Nutch：contentデータの文字化け対策

Nutch*1メモ。

SegmentReaderでcontentデータをdumpすると、UTF-8以外の文字コードが文字化けする。

SegmentReader実行時の引数はこんな感じ。

-dump crawl/segments/[0-9]{14} crawl/segments/[0-9]{14}/dumped_text -nofetch -noparsetext -noparse -nogenerate -noparsedata

とりあえずの解決法

HttpResponseクラスのコンストラクタの

readPlainContent(in);

String contentEncoding = getHeader(Response.CONTENT_ENCODING);
if ("gzip".equals(contentEncoding) || "x-gzip".equals(contentEncoding)) {
  content = http.processGzipEncoded(content, url);
} else if ("deflate".equals(contentEncoding)) {
 content = http.processDeflateEncoded(content, url);
} else {
  if (Http.LOG.isTraceEnabled()) {
    Http.LOG.trace("fetched " + content.length + " bytes from " + url);
  }
}

この部分の直後に

analyzeEncoding(content);

こいつを追加。
で、そのメソッドが以下。(問題があったため09/07/06に修正)

  private void analyzeEncoding(byte[] contentIn)  throws IOException {
    byte[] buf = new byte[Http.BUFFER_SIZE];
    UniversalDetector detector = new UniversalDetector(null);
    int nread;

    BufferedInputStream in = new BufferedInputStream(new ByteArrayInputStream(contentIn));

    in.mark(Http.BUFFER_SIZE * 10);
    while ((nread = in.read(buf)) > 0 && !detector.isDone()) {
      detector.handleData(buf, 0, nread);
    }
    in.reset();

    detector.dataEnd();
    String encoding = detector.getDetectedCharset();
    if (encoding != null) {
      System.out.println("Detected encoding = " + encoding);
    } else {
      System.out.println("No encoding detected.");
      encoding = "UTF-8";
    }
    detector.reset();

    content = (new String(contentIn, encoding)).getBytes();
  }

これで多分解決。
文字コードの判別にはjuniversalchardet*2を使用。

失敗メモ

readPlainContent(in);

このメソッド内で文字コード判別してから保存すると、そのあとのgzipの処理でエラーが発生。
というわけで、gzip処理後に文字コード判別が正解っぽい。

ちなみに

この書き換えを行うと、contentデータは文字化けしないけど、パースした後のデータが文字化けする。
多分HTMLのcharsetとかを見て文字コード判別してるせいかな？
↑と同じDetector使えば良いのかも。

でもパースしたデータは使わないので無視。

というか

こんな事しないでmetaタグのContent-Type見れば早かったかも。

*1:http://lucene.apache.org/nutch/

*2:http://www.void.in/wiki/Universalchardet

» 指示文 1: 文字化け対策の記事で「この書き換えを行うと」で始まる段落を、主な事実を残して箇条書きにまとめてください。
» 指示文 2: 文字化け対策の記事では、文字コードの判別に何を使用していますか。
» 指示文 3: 文字化け対策の記事から、「というわけで、gzip処理後に文字コード判別が正解っぽい。」を含む箇所で書き写し始め、「こんな事しないでmetaタグのContent-Type見れば早かったかも。」の後で止めてください。

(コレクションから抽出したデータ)
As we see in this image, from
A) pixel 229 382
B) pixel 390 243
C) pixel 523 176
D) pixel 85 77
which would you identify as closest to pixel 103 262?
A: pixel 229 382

» 回答 1:
- この書き換えを行うと、contentデータは文字化けしなくなる。
- ただし、パースした後のデータは文字化けする。
- 原因は、HTMLのcharsetなどを見て文字コードを判別しているためかもしれない。
- 前述と同じDetectorを使えばよいのかもしれない。

» 回答 2: juniversalchardetを使用しています。

» 回答 3:
というわけで、gzip処理後に文字コード判別が正解っぽい。

ちなみに

この書き換えを行うと、contentデータは文字化けしないけど、パースした後のデータが文字化けする。
多分HTMLのcharsetとかを見て文字コード判別してるせいかな？
↑と同じDetector使えば良いのかも。

でもパースしたデータは使わないので無視。

というか

こんな事しないでmetaタグのContent-Type見れば早かったかも。